### Exercise set:
1 – From the nuclear power submission, reproduce the passage starting with "In October last" and going on through "power with renewables by 2030.".
2 – List every problem that the nuclear power submission attributes to nuclear power stations.
3 – Summarize the nuclear power submission in two sentences.

### Exercise text:
_ _ _ _ _

Submission to Parliament Inquiry into Nuclear Power

Climate Future mad the following submission.

To:- Standing Committee on the Environment and Energy

RE: Inquiry into the prerequisites for nuclear energy in Australia

We are writing to inform you that we oppose the introduction of nuclear energy into Australia. This comment has implications for many of the items under the Terms of Reference but most particularly relates to the Health and Safety and the Environmental Impacts items.

In October last year, the UN Intergovernmental Panel on Climate Change (IPCC) stated that we have 12 years to limit the climate change catastrophe. Some will argue that in order to address this challenge, we must turn to nuclear energy to provide reliable dispatchable electricity for the Australian market.

It is correct to say that we have no time left and must convert to a zero carbon economy as soon as possible. This would require:

  • Immediate ban on new fossil fuel projects (including Adani and other coal projects not yet on line).
  • Replacement of all existing fossil fuel power with renewables by 2030.
  • Replacement of energy exports with renewables by 2030.
  • Price on all greenhouse gas emissions (or other regulatory controls) to encourage their elimination by 2040.

This program can be suitably implemented by installing solar and wind farms on an industrial scale together with storage facilities such as batteries or pumped hydro. Plans have been developed in the past to substantiate these claims (e.g. Beyond Zero and CSIRO reports).

Nuclear power stations still have the following problems:

  1. take a long time to plan and build ( 10 to 15 years).
  2. are extremely costly.
  3. result in waste that is hazardous for hundreds or thousands of years.
  4. dangerous materials have to be mined, transported and handled within a community.
  5. there is no safe disposal method for the waste.

Point 1: We need to convert our whole energy system to renewables by 2030. Therefore, we no longer have time to embark on the development of a network of sites, gaining community acceptance (if that were possible) and design and construction of a nuclear power energy network. We must focus on what can be done in the next 10 years. This point alone precludes any consideration of nuclear energy for Australia.

Point 2: It is now cheaper to construct a new PV solar farm than to continue running an existing coal fired power station. And this is without even considering the costs of damage to the community and Australia’s economy of continued fossil fuel CO2 emissions. Nuclear energy would be much more expensive again.

Clearly, we need to follow the cheapest form of energy which is solar and wind. Australia’s solar resources are by far the best in the world, with most of that resource easily harnessed from open spaces (unlike Brazil or China). The world’s deserts are the likely places for large solar farms, of which Australia has a surfeit.

_ _ _ _ _

### Information given:

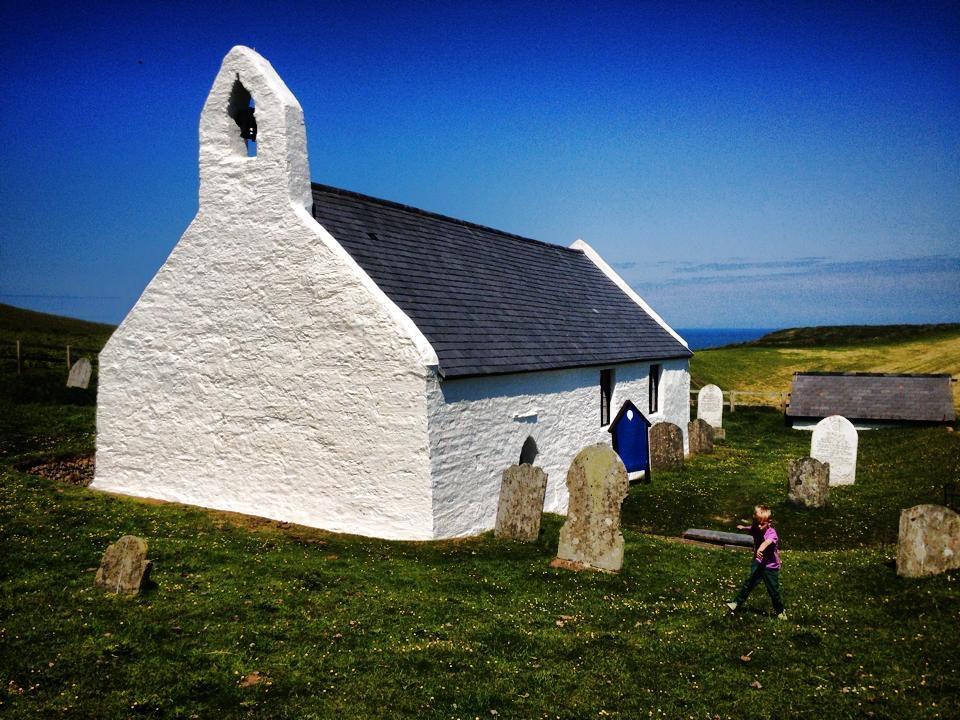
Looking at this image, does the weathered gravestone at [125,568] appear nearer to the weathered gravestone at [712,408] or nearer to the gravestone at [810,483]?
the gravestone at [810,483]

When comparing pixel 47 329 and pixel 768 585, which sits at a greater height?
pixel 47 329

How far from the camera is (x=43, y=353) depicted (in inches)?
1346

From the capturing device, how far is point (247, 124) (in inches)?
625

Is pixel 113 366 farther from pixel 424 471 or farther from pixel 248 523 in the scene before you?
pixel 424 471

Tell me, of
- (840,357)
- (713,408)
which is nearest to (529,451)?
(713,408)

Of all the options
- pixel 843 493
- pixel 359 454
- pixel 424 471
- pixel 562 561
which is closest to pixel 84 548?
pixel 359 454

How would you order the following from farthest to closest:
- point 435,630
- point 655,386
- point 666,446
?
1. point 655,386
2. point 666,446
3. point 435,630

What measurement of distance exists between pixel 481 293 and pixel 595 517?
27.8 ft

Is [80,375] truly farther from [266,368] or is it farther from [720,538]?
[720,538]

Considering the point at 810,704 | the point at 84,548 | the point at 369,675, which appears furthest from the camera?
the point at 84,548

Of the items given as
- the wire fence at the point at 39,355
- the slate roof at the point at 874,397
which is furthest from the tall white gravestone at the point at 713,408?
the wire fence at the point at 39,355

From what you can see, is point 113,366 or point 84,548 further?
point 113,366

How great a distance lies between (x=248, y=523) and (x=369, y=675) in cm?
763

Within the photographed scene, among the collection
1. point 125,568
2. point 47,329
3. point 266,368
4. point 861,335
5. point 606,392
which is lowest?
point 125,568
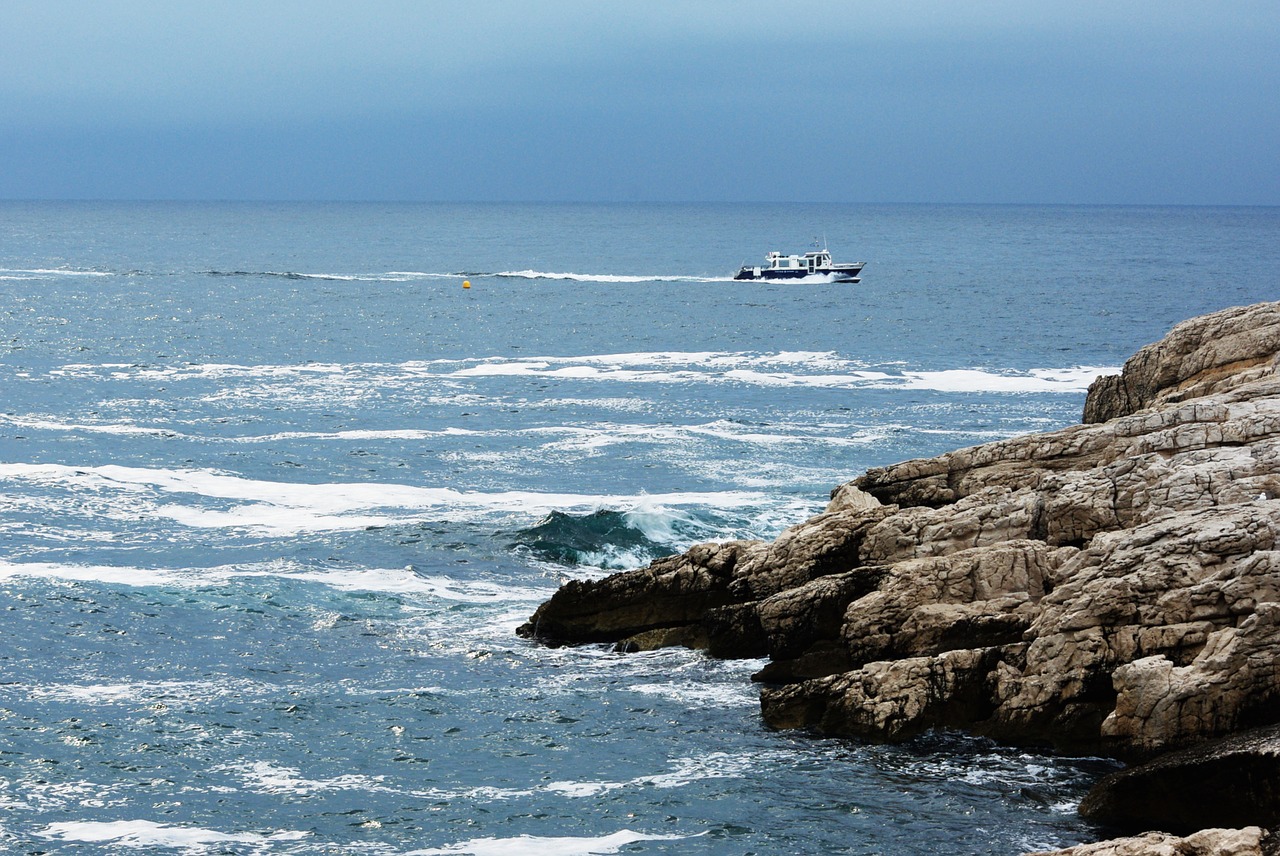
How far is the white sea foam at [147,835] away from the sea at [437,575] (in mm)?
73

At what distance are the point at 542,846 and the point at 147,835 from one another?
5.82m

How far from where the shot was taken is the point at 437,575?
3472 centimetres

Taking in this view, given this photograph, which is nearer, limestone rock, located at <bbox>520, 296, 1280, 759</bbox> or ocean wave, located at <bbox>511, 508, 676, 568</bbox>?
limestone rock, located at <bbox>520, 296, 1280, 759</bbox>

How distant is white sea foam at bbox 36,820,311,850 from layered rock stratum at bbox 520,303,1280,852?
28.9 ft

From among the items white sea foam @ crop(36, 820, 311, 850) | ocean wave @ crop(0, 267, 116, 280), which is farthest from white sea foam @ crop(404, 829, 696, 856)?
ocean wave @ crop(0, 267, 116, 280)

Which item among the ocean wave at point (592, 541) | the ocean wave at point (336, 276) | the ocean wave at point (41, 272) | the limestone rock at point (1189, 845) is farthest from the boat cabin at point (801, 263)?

_ _ _ _ _

### Written answers:
1 –
In October last year, the UN Intergovernmental Panel on Climate Change (IPCC) stated that we have 12 years to limit the climate change catastrophe. Some will argue that in order to address this challenge, we must turn to nuclear energy to provide reliable dispatchable electricity for the Australian market.

It is correct to say that we have no time left and must convert to a zero carbon economy as soon as possible. This would require:

  • Immediate ban on new fossil fuel projects (including Adani and other coal projects not yet on line).
  • Replacement of all existing fossil fuel power with renewables by 2030.

2 –
- They take a long time to plan and build (10 to 15 years).
- They are extremely costly.
- They result in waste that is hazardous for hundreds or thousands of years.
- Dangerous materials have to be mined, transported and handled within a community.
- There is no safe disposal method for the waste.

3 – Climate Future told the Standing Committee on the Environment and Energy that it opposes the introduction of nuclear energy into Australia, arguing that the country must convert to a zero carbon economy by replacing fossil fuel power with renewables by 2030 using industrial-scale solar and wind farms with storage. It contends that nuclear power takes too long to build, is far more expensive than solar and wind, and produces hazardous waste with no safe disposal method.